The Swedish system is proactive: the municipality or the state comes up with actionable, concrete changes based on its understanding of travel pattern. Researchers working for the city, perhaps in partnership with activists, notice a discriminatory practice, and come up with an alternative.
Now consider the American system. Title VI does not offer a clear set of practices for anti-racist transportation planning. It instead requires agencies to engage in review of their practices whenever they propose a change, leading first to status quo bias and second to arbitrary enforcement of rules. Much of the enforcement is not done top-down by regulators who are apolitical subject matter experts, but bottom-up from lawsuit or the threat thereof with supervision by judges trained in law but not in the specifics of transportation.
Status quo and reactivity
The worst aspect of reactive planning is that it leads to status quo bias. American regulations for civil rights and environmental protection require review of changes, but not of the status quo. The process can stop an agency from implementing a change or delay implementation until mitigations are done, but it cannot compel an agency to take an action it does not wish to take.
To nuance this somewhat, a judge can put an agency under a consent decree. But that already assumes an adversarial relationship between the state and itself. The process can imposing fines and constraints on an agency that does not want to do something, such as following ADA law and installing elevators at every subway station (something Berlin, an older system than New York, is about to complete systemwide). But it cannot literally build elevators there itself. It’s akin to the Jewish concept of a get, in which a rabbinical court can impose arbitrary fines on a husband who refuses to grant his wife a divorce, where what is needed is to permit women to initiate divorce without their husband’s permission.
A more proactive and less reactive regulatory culture can break out of the status quo trap. The first thing it must do is create a system that does not privilege the status quo: if a change is subject to review on such grounds as accessibility, racial equality, and environmental protection, then current practice must be as well. If it turns out that current practice falls short or is discriminatory, as Sweden’s snowplowing priorities were a decade ago, the agency must change its ways based on clear, concrete standards.
More proactive regulations are more obtrusive and visible, but they reduce costs and improve service quality. They are more sensitive to the current economic and social conditions and to the state of present-day knowledge than to the conditions and knowledge of a generation ago. They are more legible to the public and to contractors, who can then come up with ways to follow them without gambling on favorable judicial or political rulings. And they are less likely to surprise agencies deep into the process with a sudden imposition.

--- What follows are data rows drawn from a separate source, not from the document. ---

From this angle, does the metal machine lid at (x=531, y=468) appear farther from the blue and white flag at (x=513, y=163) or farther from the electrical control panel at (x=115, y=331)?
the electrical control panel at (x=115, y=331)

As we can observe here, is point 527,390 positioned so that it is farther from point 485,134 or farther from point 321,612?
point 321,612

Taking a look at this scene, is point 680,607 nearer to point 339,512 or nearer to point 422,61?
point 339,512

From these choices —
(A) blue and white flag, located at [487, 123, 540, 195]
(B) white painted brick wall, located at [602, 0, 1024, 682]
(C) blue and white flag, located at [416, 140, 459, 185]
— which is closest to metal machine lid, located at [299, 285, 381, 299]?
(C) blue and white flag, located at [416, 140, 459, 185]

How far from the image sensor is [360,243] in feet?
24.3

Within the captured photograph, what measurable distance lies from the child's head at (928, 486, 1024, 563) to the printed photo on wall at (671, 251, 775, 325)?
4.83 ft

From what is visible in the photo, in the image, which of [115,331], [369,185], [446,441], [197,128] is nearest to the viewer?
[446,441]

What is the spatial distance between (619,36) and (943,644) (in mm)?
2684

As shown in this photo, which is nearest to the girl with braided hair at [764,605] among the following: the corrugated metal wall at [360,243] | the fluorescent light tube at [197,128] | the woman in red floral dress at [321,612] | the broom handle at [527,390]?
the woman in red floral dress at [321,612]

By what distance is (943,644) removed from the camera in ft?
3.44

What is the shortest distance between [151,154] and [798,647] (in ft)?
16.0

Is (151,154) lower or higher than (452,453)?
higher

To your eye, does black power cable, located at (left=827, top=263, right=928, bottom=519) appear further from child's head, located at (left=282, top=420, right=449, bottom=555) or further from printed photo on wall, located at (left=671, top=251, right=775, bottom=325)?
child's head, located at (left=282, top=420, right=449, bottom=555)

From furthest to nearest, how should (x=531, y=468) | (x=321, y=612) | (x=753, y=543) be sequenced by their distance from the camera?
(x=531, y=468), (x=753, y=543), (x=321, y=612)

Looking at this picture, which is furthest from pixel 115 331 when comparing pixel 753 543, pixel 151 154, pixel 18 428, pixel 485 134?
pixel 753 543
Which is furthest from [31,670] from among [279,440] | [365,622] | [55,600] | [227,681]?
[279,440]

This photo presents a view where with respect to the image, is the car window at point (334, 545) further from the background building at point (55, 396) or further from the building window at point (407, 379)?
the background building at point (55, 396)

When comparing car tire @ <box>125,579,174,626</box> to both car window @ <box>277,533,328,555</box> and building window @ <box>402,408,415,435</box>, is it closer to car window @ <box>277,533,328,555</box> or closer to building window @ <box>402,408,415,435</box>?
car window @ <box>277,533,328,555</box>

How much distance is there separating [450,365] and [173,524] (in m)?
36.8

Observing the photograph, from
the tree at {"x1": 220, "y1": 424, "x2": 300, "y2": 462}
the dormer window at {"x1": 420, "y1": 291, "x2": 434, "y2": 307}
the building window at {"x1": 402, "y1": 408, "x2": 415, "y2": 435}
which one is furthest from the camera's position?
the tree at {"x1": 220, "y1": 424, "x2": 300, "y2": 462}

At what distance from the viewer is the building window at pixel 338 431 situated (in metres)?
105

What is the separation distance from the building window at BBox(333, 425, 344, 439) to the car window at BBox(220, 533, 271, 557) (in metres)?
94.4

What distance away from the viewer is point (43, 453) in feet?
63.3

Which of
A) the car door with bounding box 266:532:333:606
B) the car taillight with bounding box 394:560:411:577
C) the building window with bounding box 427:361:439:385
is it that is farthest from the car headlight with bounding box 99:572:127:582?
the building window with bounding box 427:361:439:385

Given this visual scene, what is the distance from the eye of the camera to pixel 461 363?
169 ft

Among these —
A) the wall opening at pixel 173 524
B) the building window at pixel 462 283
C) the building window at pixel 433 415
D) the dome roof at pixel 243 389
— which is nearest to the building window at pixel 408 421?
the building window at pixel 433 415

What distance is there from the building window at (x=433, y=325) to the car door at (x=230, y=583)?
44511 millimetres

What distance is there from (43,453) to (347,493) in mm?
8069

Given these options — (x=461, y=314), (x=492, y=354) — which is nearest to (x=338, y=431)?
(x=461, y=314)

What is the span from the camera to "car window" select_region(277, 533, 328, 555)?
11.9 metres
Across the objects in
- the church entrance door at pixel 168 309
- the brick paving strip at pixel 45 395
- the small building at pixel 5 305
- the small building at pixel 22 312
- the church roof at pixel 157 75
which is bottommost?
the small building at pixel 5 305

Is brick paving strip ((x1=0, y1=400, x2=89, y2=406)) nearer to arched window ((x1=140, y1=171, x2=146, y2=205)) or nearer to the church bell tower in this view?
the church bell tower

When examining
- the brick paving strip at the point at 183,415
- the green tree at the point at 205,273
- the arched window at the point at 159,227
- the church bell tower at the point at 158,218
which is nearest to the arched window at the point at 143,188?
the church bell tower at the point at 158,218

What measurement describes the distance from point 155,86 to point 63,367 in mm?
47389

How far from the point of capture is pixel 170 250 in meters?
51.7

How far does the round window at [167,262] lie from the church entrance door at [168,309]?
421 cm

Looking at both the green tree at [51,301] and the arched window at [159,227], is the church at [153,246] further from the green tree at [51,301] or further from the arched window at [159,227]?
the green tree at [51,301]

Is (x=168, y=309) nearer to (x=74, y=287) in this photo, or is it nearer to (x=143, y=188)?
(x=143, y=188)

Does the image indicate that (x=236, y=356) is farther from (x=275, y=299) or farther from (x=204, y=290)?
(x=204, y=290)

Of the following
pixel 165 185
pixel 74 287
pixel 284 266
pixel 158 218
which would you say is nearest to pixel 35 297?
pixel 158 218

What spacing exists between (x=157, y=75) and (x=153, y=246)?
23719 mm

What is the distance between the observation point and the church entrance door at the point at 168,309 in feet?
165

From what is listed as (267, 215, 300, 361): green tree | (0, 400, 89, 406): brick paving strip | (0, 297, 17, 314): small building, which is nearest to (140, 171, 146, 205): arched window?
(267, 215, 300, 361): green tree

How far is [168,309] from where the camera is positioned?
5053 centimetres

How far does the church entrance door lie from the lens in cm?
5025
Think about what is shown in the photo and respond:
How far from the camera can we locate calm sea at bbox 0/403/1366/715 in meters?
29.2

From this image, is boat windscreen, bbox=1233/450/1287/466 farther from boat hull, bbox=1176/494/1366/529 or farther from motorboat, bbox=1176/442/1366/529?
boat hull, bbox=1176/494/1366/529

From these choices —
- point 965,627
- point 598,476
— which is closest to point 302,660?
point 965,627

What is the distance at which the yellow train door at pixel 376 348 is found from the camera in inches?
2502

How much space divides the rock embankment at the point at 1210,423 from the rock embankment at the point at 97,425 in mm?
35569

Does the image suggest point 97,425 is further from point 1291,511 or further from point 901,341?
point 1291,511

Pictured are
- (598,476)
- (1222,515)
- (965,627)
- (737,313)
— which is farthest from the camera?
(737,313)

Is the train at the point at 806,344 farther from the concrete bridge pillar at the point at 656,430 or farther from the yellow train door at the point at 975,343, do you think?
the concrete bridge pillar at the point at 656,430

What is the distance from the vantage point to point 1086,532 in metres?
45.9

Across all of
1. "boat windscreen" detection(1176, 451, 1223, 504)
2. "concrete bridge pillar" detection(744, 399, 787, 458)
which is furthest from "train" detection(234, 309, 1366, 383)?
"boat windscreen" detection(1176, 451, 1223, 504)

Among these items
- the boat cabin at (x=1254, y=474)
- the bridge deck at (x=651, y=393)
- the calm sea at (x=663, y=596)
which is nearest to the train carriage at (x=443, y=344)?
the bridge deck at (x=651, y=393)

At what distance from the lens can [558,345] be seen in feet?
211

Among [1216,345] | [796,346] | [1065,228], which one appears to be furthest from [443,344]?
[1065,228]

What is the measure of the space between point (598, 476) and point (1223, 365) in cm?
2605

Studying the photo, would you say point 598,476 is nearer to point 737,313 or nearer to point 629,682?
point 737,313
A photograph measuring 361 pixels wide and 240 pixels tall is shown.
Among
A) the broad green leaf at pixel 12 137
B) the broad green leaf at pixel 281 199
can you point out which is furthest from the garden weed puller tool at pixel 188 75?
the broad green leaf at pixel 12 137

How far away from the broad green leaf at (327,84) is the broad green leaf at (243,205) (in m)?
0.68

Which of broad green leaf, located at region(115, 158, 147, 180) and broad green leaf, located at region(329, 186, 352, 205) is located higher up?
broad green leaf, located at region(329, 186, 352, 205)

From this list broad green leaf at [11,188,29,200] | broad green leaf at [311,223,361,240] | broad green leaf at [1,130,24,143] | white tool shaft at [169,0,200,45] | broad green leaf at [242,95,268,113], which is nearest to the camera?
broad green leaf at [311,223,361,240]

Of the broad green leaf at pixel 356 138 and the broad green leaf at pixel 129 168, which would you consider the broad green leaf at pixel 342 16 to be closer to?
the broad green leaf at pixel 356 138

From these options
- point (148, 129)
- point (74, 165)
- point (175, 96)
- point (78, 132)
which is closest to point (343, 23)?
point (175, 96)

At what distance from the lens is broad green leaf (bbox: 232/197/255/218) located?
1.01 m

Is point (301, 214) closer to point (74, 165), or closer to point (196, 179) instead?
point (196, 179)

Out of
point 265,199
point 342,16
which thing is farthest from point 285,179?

A state that acts as a helping hand rather than a grabbing hand helps more by governing more. Making it easier to ditch a status quo that worked for the world of yesterday but doesn’t for that of today or tomorrow, or one that never worked but was falsely believed to work, allows it to govern more efficiently. It’s necessary then to ensure that the highest-level civil servants who regulate transportation be empowered to make concrete decisions and coordinate lower-level agencies rather than just nudging in the right direction.